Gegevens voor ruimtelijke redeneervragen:
..........

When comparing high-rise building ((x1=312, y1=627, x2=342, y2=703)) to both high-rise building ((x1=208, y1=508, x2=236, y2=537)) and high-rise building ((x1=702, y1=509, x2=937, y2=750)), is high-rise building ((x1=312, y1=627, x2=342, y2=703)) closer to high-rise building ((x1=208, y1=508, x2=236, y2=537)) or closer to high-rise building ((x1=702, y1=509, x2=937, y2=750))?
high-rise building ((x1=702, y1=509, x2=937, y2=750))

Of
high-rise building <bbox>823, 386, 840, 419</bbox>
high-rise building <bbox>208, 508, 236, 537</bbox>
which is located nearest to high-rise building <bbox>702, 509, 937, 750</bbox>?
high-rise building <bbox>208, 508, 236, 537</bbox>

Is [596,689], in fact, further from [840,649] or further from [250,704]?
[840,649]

..........

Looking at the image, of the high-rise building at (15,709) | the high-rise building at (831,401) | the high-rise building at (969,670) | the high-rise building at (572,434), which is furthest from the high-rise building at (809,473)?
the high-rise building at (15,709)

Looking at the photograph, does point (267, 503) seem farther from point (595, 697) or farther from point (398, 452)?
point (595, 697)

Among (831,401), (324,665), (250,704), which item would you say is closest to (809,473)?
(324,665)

..........

Opdrachtgegevens: Retourneer alle regels uit de records hierboven waarin de string "high" voorkomt. De vergelijking is hoofdlettergevoelig.

Resultaat opdracht:
When comparing high-rise building ((x1=312, y1=627, x2=342, y2=703)) to both high-rise building ((x1=208, y1=508, x2=236, y2=537)) and high-rise building ((x1=702, y1=509, x2=937, y2=750)), is high-rise building ((x1=312, y1=627, x2=342, y2=703)) closer to high-rise building ((x1=208, y1=508, x2=236, y2=537)) or closer to high-rise building ((x1=702, y1=509, x2=937, y2=750))?
high-rise building ((x1=702, y1=509, x2=937, y2=750))
high-rise building <bbox>823, 386, 840, 419</bbox>
high-rise building <bbox>208, 508, 236, 537</bbox>
which is located nearest to high-rise building <bbox>702, 509, 937, 750</bbox>?
high-rise building <bbox>208, 508, 236, 537</bbox>
Looking at the image, of the high-rise building at (15,709) | the high-rise building at (831,401) | the high-rise building at (969,670) | the high-rise building at (572,434), which is furthest from the high-rise building at (809,473)?
the high-rise building at (15,709)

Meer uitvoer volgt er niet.